→ **Check your understanding**
(1) Copy out the message on reduction expressions, beginning at the words "Sujet : Re: Reduction" and stopping after "to be definite?", with "Accum_Type" changed to "Accumulator_Type".
(2) Decide whether each statement agrees with the message on reduction expressions. Answer yes or no for each, quoting the deciding words. (a) A parallel reduce requires the two subtypes to statically match. (b) The name Accum_Type was kept unchanged. (c) The quoted question says GNAT supports String here.

→ **Passage**
.....
Sujet : Re: Reduction expressions
De : randy (at) *nospam* rrsoftware.com (Randy Brukardt)
Groupes : comp.lang.adaDate : 20. Aug 2024, 05:59:04
Autres entêtes
Organisation : A noiseless patient Spider
Message-ID : <va149e$388rf$1@dont-email.me>
References : 1
User-Agent : Microsoft Outlook Express 6.00.2900.5931
"Simon Wright" <
simon@pushface.org> wrote in message
news:ly5xs4d2ft.fsf@pushface.org...Are the Accum_Type & Value_Type (ARM 4.5.10(9/5)) of a reduction attribute
reference required to be definite?
>
ARM 4.5.10(24/5) & (25.5) seem to imply so, which explains why GNAT
doesn't support e.g. String.
Accum_Subtype (we changed the name since it is a subtype, not a type;
various clarifications were made to the wording as well in AI22-0011-1,
AI22-0047-1, and AI22-0069-1) most likely has to be definite since the
accumulator is of that type, and the bounds/constraints of the accumulator
are thus defined by the initial value. In most uses, the first call on
Reduce would then raise Constraint_Error (because the bounds/constraints are
incorrect). I don't think there is any reason that the Value_Subtype has to
be definite for a sequential reduce (a parallel reduce requires the two
subtypes to statically match).
.....
Stored data entries

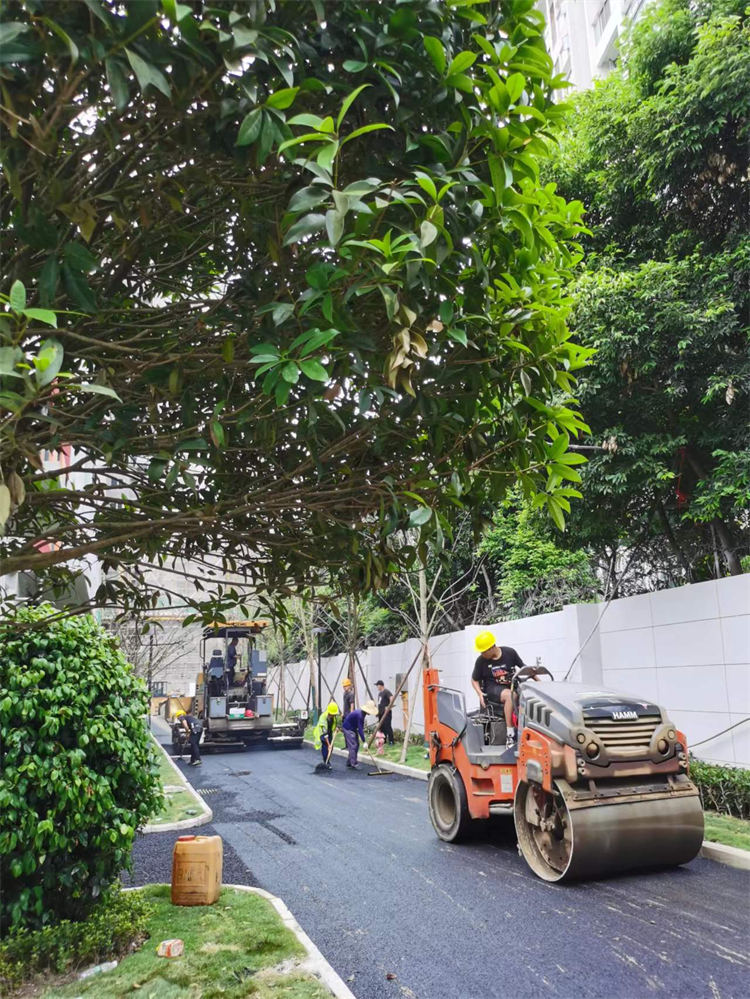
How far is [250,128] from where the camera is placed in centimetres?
272

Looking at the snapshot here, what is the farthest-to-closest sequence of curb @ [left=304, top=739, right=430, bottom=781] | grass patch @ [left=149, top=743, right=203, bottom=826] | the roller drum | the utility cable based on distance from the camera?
curb @ [left=304, top=739, right=430, bottom=781] → grass patch @ [left=149, top=743, right=203, bottom=826] → the utility cable → the roller drum

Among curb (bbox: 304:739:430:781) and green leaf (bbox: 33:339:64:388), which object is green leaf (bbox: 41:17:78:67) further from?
curb (bbox: 304:739:430:781)

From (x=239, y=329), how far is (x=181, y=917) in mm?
.....
→ **Answers to each task**
(1)
Sujet : Re: Reduction expressions
De : randy (at) *nospam* rrsoftware.com (Randy Brukardt)
Groupes : comp.lang.adaDate : 20. Aug 2024, 05:59:04
Autres entêtes
Organisation : A noiseless patient Spider
Message-ID : <va149e$388rf$1@dont-email.me>
References : 1
User-Agent : Microsoft Outlook Express 6.00.2900.5931
"Simon Wright" <
simon@pushface.org> wrote in message
news:ly5xs4d2ft.fsf@pushface.org...Are the Accumulator_Type & Value_Type (ARM 4.5.10(9/5)) of a reduction attribute
reference required to be definite?

(2)
(a) Yes: "a parallel reduce requires the two subtypes to statically match"
(b) No: "we changed the name since it is a subtype, not a type"
(c) No: "GNAT doesn't support e.g. String"